** SELECTED TEXT follows **
If we were to believe vendors, radiology would be awash in breakthroughs. But, in reality, industry advances are rare, which is all the more reason to celebrate the events of RSNA 2007.
If we were to believe vendors, radiology would be awash in breakthroughs. But, in reality, industry advances are rare, which is all the more reason to celebrate the events of RSNA 2007.
For the first time since the introduction of quadslice scanners eight years ago, CT users were treated to a true breakthrough, as vendors put an end to the slice wars they had waged for much of the past decade. These wars will be replaced by a cold war of sorts that will be fought over image quality and technological philosophy. The common denominator will be clinical excellence, just as it was at during the last hot war fought by vendors - over ultrasound equipment.
It began with Acuson, a company founded nearly 30 years ago on the belief that ultrasound users would be willing to pay a premium price for scanners, if they delivered premium quality images. Founder Sam Maslak was proven right: The Acuson 128 became widely adopted. Its release in 1983 led Diasonics (now part of GE) and ATL (now part of Philips) to launch crash programs to catch up. This created equipment contests that were usually decided at the high end by the number of channels each system brought to bear. Acuson became the leading vendor in radiology ultrasound.
The number of channels remained the benchmark until, finally, in the late 1980s, engineers reached a point where nothing clinically significant could be gained by adding more channels. Diasonics and ATL caught up to Acuson (now part of Siemens). The three continued to battle through much of the nineties but focused on technologies that improved image quality and extended the clinical value of their scanners.
Like the number of channels in ultrasound, the number of slices in CT will lose relevance with the pending new generation of systems. The first - Toshiba's Aquilion - is scheduled to enter production in summer 2008. Multislice will become a term of the past. Detector rows will serve only as a way of differentiating the earlier generation of CT scanners: 16s, 32s, 40s, and 64s. This transition will be helped by the introduction of a rapidly shuttling focal spot that doubles the slices returned by each row in the detectors being designed in Siemens, GE, and Philips products - though not in Toshiba's.
But CT is no ultrasound. Whereas ultrasound scanners have stayed within or near the price ceiling set by the release of the Acuson 128 - around $250,000 - the slice wars propelled CT far beyond the one-time ceiling of $1 million to twice and now close to triple that mark.
Only Toshiba can talk about the price of its new scanners, as the other vendors' products have not yet received FDA clearance. Talking about price is akin to marketing and a definite no-no if vendors want to stay on the right side of regulators. But given that Siemens, GE, and Philips plan to position their systems against Toshiba's Aquilion One, the prices they set for their products will be in the same ballpark - stratospheric, no matter how you slice it.
** End of SELECTED TEXT **
QUESTIONS >>
- a) In the piece about the end of the CT slice wars, when is Toshiba's Aquilion scheduled to enter production?
- b) Carry the piece about the end of the CT slice wars forward from its last sentence.
** INPUT DATA follows **
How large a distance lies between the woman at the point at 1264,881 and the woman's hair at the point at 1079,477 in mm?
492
** End of INPUT DATA **
RESULTS FOR THE EXERCISE >>
- a) Summer 2008

- b)
And therein lies the unknown. Can the marketplace afford to pay between $2.5 million and $3 million for a single CT scanner? The answer is yes, but not in the way it has been for members of other scanner generations. The latest CT systems will not be sold to every facility regardless of size, at least not anytime in the near future. A new generation of CTs will have to come along to knock down the price. If history is any guide, this will not happen for at least four or five years.
In the meantime, the CT industry and the community it serves will polarize into two camps, much as the MR industry has done. One will focus on a workhorse platform - the 64-slice scanners - which will be the equivalent of the current 1.5T MRs. The second will focus on the superpremium CTs, which will play a role similar to that assigned to 3T.
This latest generation of CTs will be the benchmark for clinical excellence, but not every provider will need them. Clinical studies attesting to the value of 64-slice scanners have only begun to appear. Many more are on the way, establishing their value inside and outside of cardiac applications. Although some 3Ts were adopted by outpatient imaging centers, their sale in this market was snuffed by recent reimbursement cuts. This eliminated any chance that the superpremium CTs will be able to follow in 3T MR's footsteps.
We are entering a new age of CT imaging - one defined by extraordinarily powerful and expensive technologies that create elite centers of care. Ultimately the applications proven at these dizzying heights of performance will find their way to the masses. But more than likely, the applications will migrate to platforms with smaller detectors until, finally, CT matures into a modality much like x-ray, where detector sizes are chosen to match the clinical application. The one-size-fits-all mentality that has characterized CT over the last eight years will become history.
It used to be that bigger was always better. Now better will be determined by clinical need.